── EXCERPT TO READ
I'm using MySQL InnoDB tables and trying to understand the reasons for some row-level locking in the case of an index range scan. I found that an extra index record (out of range) may be locked depending on the uniqueness of the index used. See the example below (verified in version 8.0.18).
CREATE TABLE foo (
a INT NOT NULL,
b INT NOT NULL,
c CHAR(1) NOT NULL,
PRIMARY KEY (a),
UNIQUE KEY (b)
) ENGINE=InnoDB;
INSERT INTO foo VALUES (1,1,'A'), (3,3,'B'), (5,5,'C'), (7,7,'D'), (9,9,'E');
Test case 1
Session 1:
START TRANSACTION;
SELECT * FROM foo WHERE a < 2 FOR UPDATE;
Session 2:
DELETE FROM foo WHERE a = 3; -- Success
Test case 2
This uses the original rows of the table with the deleted record returned.
Session 1:
START TRANSACTION;
SELECT * FROM foo WHERE b < 2 FOR UPDATE;
Session 2:
DELETE FROM foo WHERE b = 3; -- Blocks
Locking the secondary index record with b = 3 in the second test case looks unnecessary.
Why does InnoDB block the next index entry to the right of the scanned range in case of a secondary index? Is there any practical reason for this?
Can someone give an example of a problem that could happen if the record with b = 3 is not blocked in the second test case?
Finally I found the answer. In short, there are no significant reasons for such additional locking in the second test case. When a locking read of a secondary index range is performed, sufficient locks are set, but not a necessary minimum. Thus, extra locks are set only because it was easier for some InnoDB programmers to write code. Who cares about extra locks if everything works for the most part?
────
── SUPPLIED RECORDS
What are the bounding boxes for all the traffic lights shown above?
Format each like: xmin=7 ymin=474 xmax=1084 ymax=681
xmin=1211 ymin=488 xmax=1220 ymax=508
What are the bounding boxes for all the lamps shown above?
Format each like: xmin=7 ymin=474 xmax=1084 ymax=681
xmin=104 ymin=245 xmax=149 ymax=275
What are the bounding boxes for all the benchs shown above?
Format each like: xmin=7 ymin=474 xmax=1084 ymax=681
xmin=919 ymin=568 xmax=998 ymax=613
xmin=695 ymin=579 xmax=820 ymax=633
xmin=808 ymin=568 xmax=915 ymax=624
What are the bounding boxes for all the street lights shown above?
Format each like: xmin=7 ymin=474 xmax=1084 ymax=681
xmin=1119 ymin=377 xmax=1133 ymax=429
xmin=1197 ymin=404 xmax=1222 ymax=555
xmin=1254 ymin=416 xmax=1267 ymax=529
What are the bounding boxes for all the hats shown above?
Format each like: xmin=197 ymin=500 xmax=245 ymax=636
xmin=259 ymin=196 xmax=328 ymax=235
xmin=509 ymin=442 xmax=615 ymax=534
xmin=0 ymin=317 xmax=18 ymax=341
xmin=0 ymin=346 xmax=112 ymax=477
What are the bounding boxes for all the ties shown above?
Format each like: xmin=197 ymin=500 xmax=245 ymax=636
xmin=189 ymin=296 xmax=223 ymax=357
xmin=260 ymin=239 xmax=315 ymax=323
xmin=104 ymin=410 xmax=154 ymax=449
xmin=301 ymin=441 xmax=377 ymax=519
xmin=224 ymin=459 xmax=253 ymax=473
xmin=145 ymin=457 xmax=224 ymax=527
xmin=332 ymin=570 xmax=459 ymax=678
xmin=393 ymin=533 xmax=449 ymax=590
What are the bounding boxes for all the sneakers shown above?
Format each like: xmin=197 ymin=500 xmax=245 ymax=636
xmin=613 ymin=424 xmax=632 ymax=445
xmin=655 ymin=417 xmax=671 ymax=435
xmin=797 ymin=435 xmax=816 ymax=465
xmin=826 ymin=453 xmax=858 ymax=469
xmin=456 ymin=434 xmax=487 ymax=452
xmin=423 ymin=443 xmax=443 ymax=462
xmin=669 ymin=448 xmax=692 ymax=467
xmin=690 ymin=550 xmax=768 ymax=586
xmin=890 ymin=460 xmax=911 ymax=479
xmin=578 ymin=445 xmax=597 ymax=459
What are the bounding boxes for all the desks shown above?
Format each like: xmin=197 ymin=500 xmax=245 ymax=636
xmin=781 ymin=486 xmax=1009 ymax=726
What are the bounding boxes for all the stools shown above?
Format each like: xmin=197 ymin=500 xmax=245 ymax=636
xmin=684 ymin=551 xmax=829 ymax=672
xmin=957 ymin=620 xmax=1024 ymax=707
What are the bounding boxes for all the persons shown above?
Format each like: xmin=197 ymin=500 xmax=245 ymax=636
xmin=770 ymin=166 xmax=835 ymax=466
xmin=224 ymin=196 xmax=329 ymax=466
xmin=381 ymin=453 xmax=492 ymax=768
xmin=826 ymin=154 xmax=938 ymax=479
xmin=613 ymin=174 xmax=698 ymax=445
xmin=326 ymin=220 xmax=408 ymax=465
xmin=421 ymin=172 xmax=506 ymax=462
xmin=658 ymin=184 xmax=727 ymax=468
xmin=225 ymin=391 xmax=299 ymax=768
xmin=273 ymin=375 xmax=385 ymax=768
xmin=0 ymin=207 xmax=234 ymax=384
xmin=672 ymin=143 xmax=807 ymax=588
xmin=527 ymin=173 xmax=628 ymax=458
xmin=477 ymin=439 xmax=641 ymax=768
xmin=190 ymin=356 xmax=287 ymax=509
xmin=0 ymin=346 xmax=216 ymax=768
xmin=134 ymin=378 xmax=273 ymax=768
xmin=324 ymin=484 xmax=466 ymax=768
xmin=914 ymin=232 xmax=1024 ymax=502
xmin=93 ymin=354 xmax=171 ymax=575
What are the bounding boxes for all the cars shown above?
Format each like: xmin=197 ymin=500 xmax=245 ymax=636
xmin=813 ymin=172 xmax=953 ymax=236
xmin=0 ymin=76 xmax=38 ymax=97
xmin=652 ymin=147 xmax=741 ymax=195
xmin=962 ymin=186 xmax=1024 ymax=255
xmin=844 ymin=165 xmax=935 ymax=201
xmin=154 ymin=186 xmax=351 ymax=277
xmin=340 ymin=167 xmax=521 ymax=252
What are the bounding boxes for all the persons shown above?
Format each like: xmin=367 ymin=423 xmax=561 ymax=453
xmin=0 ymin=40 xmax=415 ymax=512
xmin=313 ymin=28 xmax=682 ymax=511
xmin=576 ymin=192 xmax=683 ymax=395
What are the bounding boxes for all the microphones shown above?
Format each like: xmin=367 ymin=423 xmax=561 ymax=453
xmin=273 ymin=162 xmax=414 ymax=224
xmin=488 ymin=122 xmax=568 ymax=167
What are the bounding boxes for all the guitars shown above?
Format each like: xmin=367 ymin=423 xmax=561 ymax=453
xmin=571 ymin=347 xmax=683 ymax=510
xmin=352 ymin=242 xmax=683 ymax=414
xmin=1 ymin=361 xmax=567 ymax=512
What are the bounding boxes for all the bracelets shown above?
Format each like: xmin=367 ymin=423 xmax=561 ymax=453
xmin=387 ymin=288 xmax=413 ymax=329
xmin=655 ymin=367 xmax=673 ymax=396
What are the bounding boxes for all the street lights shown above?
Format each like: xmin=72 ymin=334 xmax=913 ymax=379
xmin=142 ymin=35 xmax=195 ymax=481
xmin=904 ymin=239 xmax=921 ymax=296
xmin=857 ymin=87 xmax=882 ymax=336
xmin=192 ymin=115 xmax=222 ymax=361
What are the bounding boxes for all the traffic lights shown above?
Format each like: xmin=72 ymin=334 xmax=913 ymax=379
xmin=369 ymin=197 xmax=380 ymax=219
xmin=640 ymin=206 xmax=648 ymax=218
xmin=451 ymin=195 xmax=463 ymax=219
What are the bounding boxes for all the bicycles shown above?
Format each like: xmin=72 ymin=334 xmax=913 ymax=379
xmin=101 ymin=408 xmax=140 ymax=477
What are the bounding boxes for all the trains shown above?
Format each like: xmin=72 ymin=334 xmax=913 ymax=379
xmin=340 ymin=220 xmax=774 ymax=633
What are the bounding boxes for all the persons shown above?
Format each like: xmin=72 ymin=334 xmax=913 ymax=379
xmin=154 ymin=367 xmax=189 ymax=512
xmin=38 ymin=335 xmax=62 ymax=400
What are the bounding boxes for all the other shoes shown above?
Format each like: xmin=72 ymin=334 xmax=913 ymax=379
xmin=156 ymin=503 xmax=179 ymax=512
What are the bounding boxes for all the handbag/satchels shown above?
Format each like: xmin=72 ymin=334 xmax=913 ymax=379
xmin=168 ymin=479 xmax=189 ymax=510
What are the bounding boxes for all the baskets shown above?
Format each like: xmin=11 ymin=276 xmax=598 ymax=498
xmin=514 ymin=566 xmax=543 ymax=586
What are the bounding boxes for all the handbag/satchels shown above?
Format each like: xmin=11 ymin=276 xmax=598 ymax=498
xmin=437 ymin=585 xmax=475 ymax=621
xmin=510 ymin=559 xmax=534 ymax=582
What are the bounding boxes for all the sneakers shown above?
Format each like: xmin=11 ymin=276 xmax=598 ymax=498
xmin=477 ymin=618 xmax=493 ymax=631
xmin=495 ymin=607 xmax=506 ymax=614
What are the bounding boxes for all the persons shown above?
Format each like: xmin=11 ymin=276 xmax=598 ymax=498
────
(STATED GOAL 1) In the InnoDB locking excerpt, which MySQL version was the example verified in?
(STATED GOAL 2) Repeat the part of the InnoDB locking excerpt between "I'm using MySQL" and "in version 8.0.18).", inclusive.
None of the items above is needed for this work.

(EXERCISE ANSWER 1) Version 8.0.18.

(EXERCISE ANSWER 2)
I'm using MySQL InnoDB tables and trying to understand the reasons for some row-level locking in the case of an index range scan. I found that an extra index record (out of range) may be locked depending on the uniqueness of the index used. See the example below (verified in version 8.0.18).